The Library is “currently analyzing what email communications were accessed and will contact impacted congressional staff and offices to provide additional information when it becomes available,” the email said. Specific email accounts of House and Senate networks were not compromised, nor was the U.S. copyright office, it noted.

Congressional committees that supervise the Library did not return a request for comment. Nextgov/FCW has also requested comment from House chief information officer Jamie Crotts — who declined to comment — and Senate CIO Chris Jordan.

Bill Ryan, the library’s communications director, confirmed the incident in a statement. 

“The Library has mitigated the vulnerability that the adversary used to access these emails and has taken measures to prevent such incidents in the future.
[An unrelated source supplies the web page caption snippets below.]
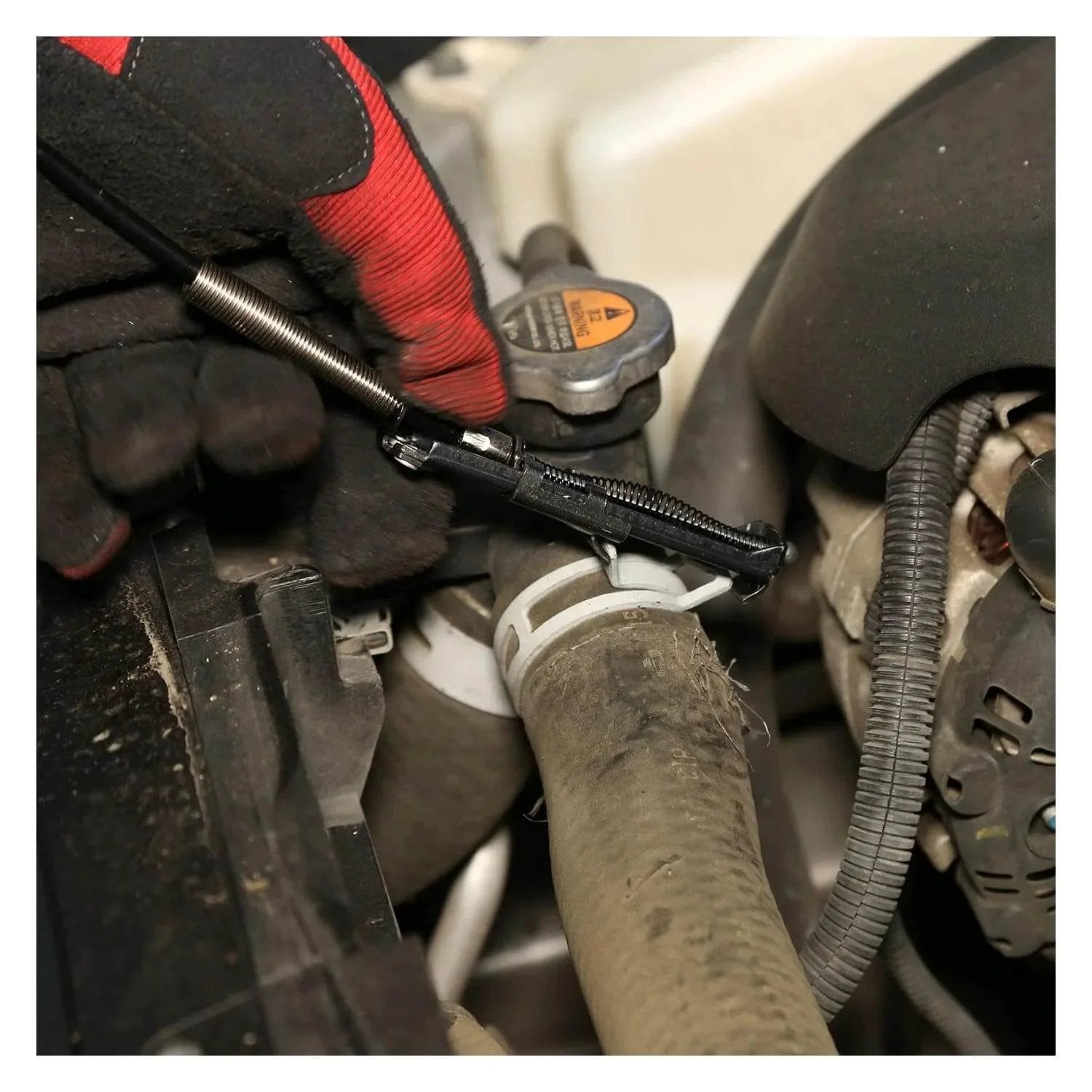 Flexible Hose Clamp Pliers For Automotive Radiator And Heater Hoses Install And Remove Spring Clamps In Hard To Reach Areas Flexible Cable Design With Multi Position Lock For Hands Free Use In Tight Engine Compartments being used to remove a clamp from a hose.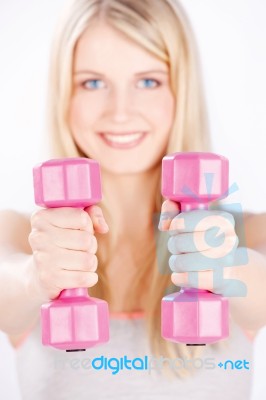 Two Weights In Woman's Hands Stock Photo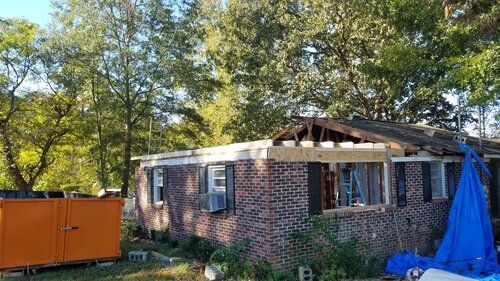 Tree damaged and remodeled home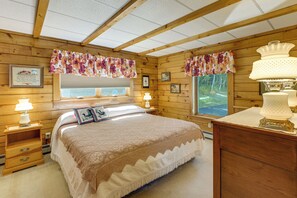 Un'accogliente camera da letto con un letto grande, pareti in legno, una finestra con vista e una lampada sul comodino.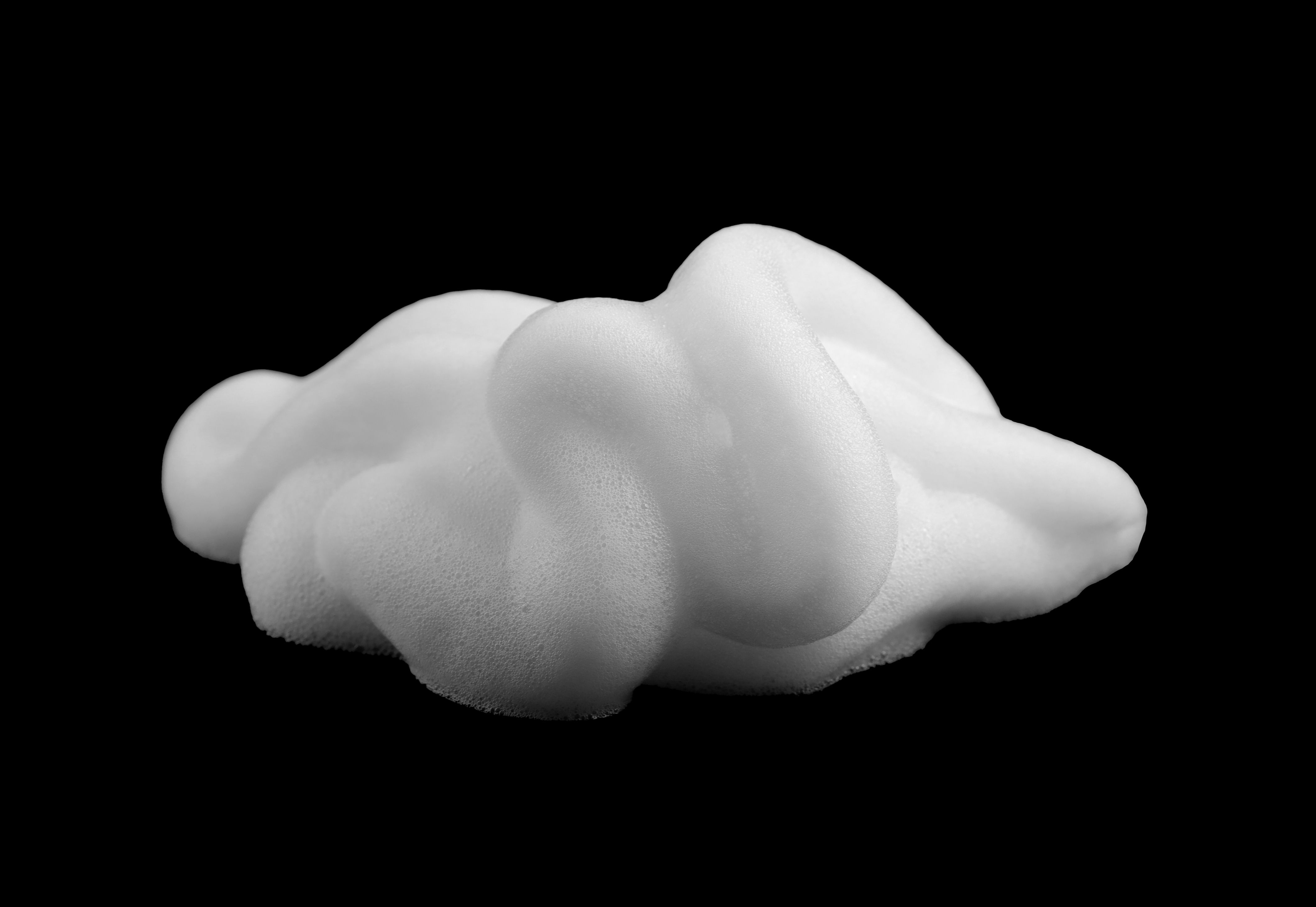 Shaving foam, shampoo or shower gel, black background, textured and contrasting background.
The Library has referred the matter to law enforcement and is also conducting its own analysis of the breach,” he said in an email. 

In May, Nextgov/FCW reported that the Library of Congress was targeted in a cyberattack that occurred in parallel with a high-profile intrusion into the United Kingdom’s British Library last October, but the hackers ultimately failed to access the U.S. library’s systems.

Officials are on high alert for foreign adversary espionage attempts as news percolates about a sweeping Chinese hack into U.S. telecommunications providers and the infrastructure that underpins court-authorized wiretap requests, which has ensnared officials and people affiliated with both major 2024 presidential campaigns.

Over the weekend, the Wall Street Journal reported that T-Mobile is now included in the list of the ten or so telecommunications companies targeted by the group, dubbed Salt Typhoon by the cybersecurity community.

Editor's note: This article has been updated to correct when NBC News first reported the hack.